On the Academy page from the Otto website, we used the different open source libraries where we uploaded different dance codes and obstacles avoidance to try and get a feel for it. Even though I am not familiar with Arduino, Otto DIY has a very detailed guide of how to get started with C++ in a few quick steps and using our Mac computer. Just plug the usb cable that comes also in the box, install their libraries, and open one of the examples included like the Smooth Criminal dance routine, and it humorously times the song. So next, we’re going to choose our own song to time the robot to dance too.
We also used Otto Blockly online (they also have standalone version for Windows) and it makes things even easier specially for children, so I recommend it, if you are more of a beginner, this becomes easier because they already have the actions set as blocks that you just drag,drop and then upload the code. The number of sequences is endless that you can do and you can expand your robot possibilities with more sensors and actuators.
Next we want to do is to get a bluetooth module to add and be able to remote control Otto from their mobile App and for sure join their awesome Otto Builder community. It has lots of cool remixes of robots that inspire us to make new custom designs.
If you are looking for a robot to build at home or as a project to get into STEM, Otto DIY is a perfect place to start.
Poorly planned and implemented. Legs and feet are extremely loose, so calibration is actually a moot point. Minimal directions provided, and those are inadequate. Online help is useless, as they have upgraded the controller board. Very unhappy with this, and will probably never order from SparkFun again. This is not the first issue I have had with their indiscretions.
Good thing I am resourceful and have underlying knowledge to rely on otherwise getting this project built and operational out of the box would have proved frustrating. One servo was inoperable out of the box. Good thing I had others on hand. Once built, calibrated and tested the bot seems to accept existing sketches and blocks from the IDE and blackly compiler/loaders. Hope my grandson likes it
This review is nothing against Sparkfun and nothing against the Otto program. I thiink highly of both organizations and this review is my opinion of the Builder kit which seems to be packaged in China and shipped as a whole to various distributors. I bought one of these last year (the maker kit) and printed my own robot and assembled it. Things went ok, there was some tweaking to do but nothing unexpected.
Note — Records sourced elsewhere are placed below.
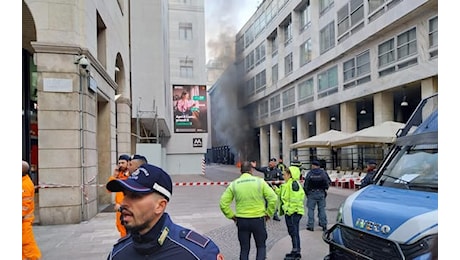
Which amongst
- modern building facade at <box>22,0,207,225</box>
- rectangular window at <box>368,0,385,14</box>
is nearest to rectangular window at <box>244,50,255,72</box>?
rectangular window at <box>368,0,385,14</box>

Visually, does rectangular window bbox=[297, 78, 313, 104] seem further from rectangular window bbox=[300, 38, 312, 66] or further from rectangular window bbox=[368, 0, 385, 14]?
→ rectangular window bbox=[368, 0, 385, 14]

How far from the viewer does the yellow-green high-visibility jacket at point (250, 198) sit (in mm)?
5559

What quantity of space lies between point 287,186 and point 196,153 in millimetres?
30137

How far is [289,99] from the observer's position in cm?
3847

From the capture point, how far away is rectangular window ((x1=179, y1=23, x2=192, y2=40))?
39.8 metres

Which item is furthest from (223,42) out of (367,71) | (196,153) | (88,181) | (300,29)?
(88,181)

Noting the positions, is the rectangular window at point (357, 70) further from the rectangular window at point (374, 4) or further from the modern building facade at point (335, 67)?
the rectangular window at point (374, 4)

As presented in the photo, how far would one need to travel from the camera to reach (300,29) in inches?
1427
I then recommended these for a summer camp I was helping with and we purchased the Builder kit (they come with all the printed parts as well). We purchase a few extra just in case and I was glad I did. A few were missing the jumper wires, not a huge deal breaker for us, we had extra female to female jumpers but you can't expect most people to just have them laying around. A few had a bad servo, again, not a total deal breaker but we had extras on hand from previous Arduino lessons. The worst problem we ran into was 2 robots had a bad push button latching switch. In the Maker set, that wouldn't be a huge issue since you can pop it out and replace it but in these Builder sets, they evidently glued in the switch instead of using a servo horn to hold it in place. So for the two Ottos that had a bad switch, the entire base needed to be replaced and to make matters worse, you only realize the switch is bad at the last few steps of assembly so you need to disassemble the ENTIRE robot to replace the base. The kids were highly discouraged by then and I can't blame them.
I can't recommend these kits for class unless you are using steps to ensure each components works before assembling the robot and then even some of those components can't be easily replaced. We will probably be using the Maker kit or more likely another type of project entirely next summer.